Each line of the records that holds "pédagogie" should be shown in full.

» Transcribed page contents:
______________________________

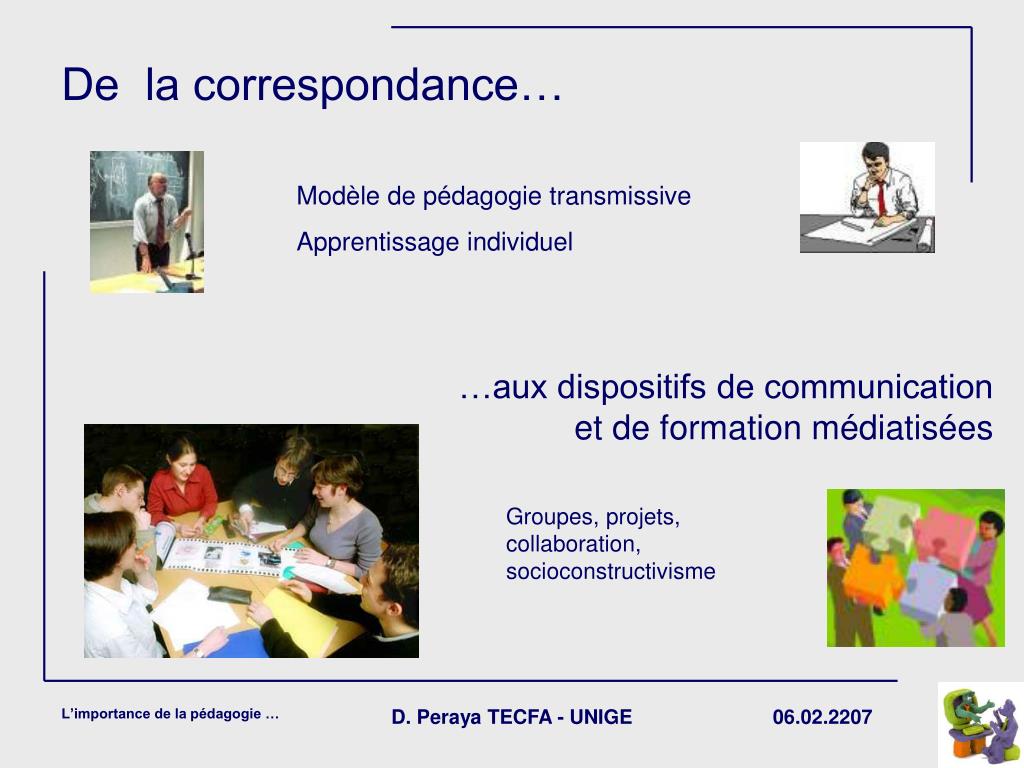 De la correspondance…

Modèle de pédagogie transmissive

Apprentissage individuel

…aux dispositifs de communication et de formation médiatisées

Groupes, projets, collaboration, socioconstructivisme

L'importance de la pédagogie …

D. Peraya TECFA - UNIGE

06.02.2207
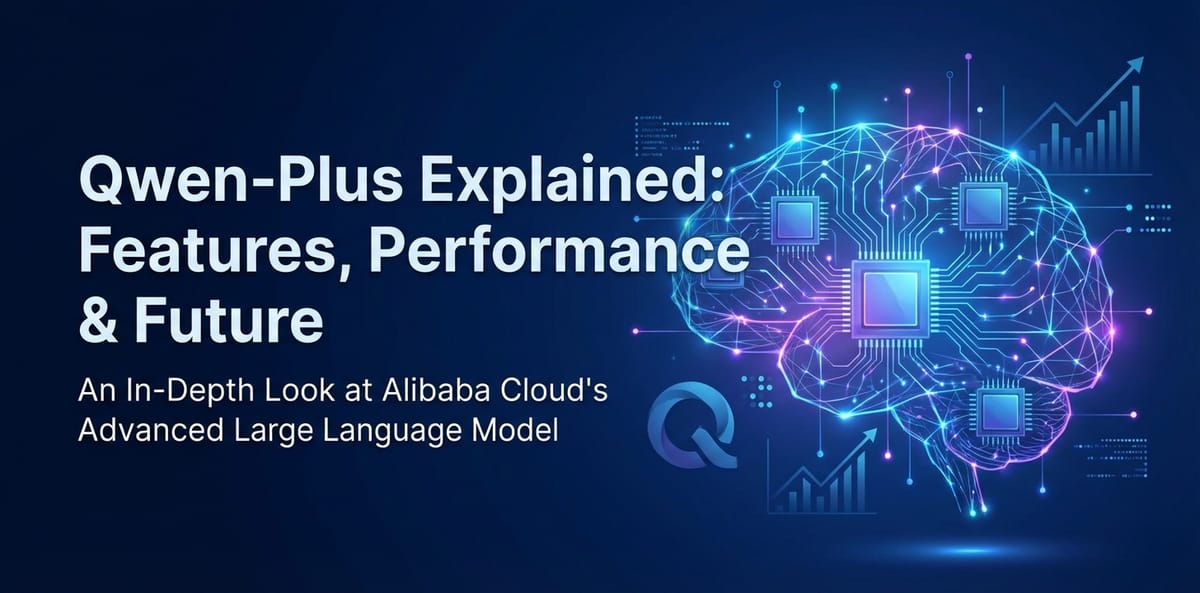 Qwen-Plus Explained: Features, Performance & Future

An In-Depth Look at Alibaba Cloud's Advanced Large Language Model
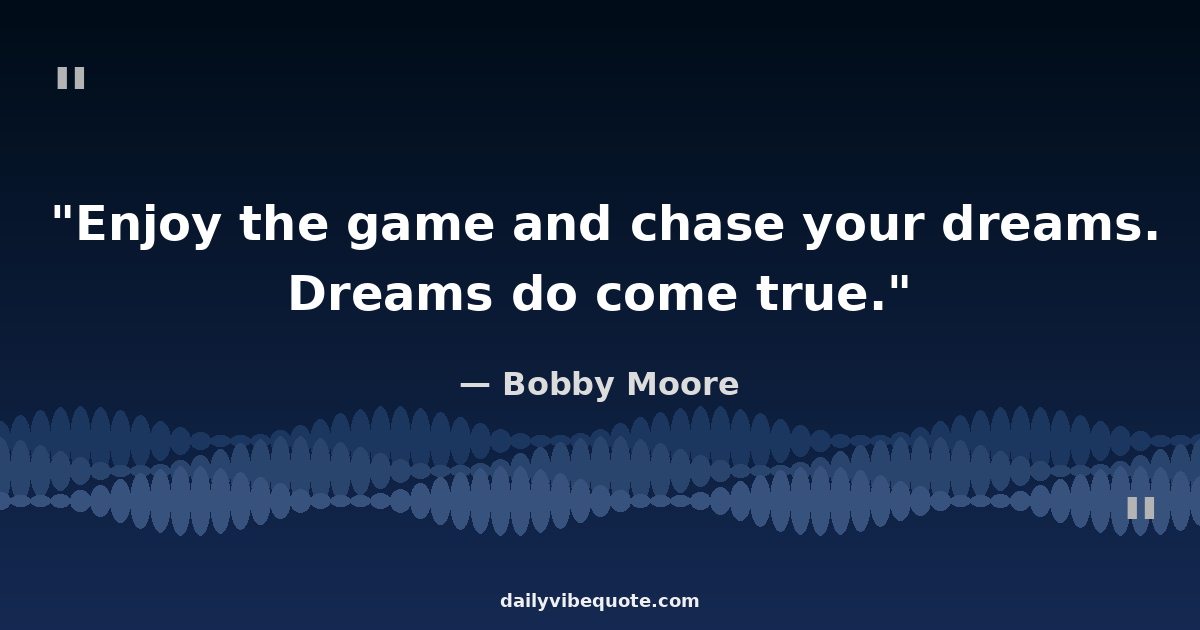 "

"Enjoy the game and chase your dreams. Dreams do come true."

— Bobby Moore

"

dailyvibequote.com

______________________________

» YOUR RESPONSE:
Modèle de pédagogie transmissive
L'importance de la pédagogie …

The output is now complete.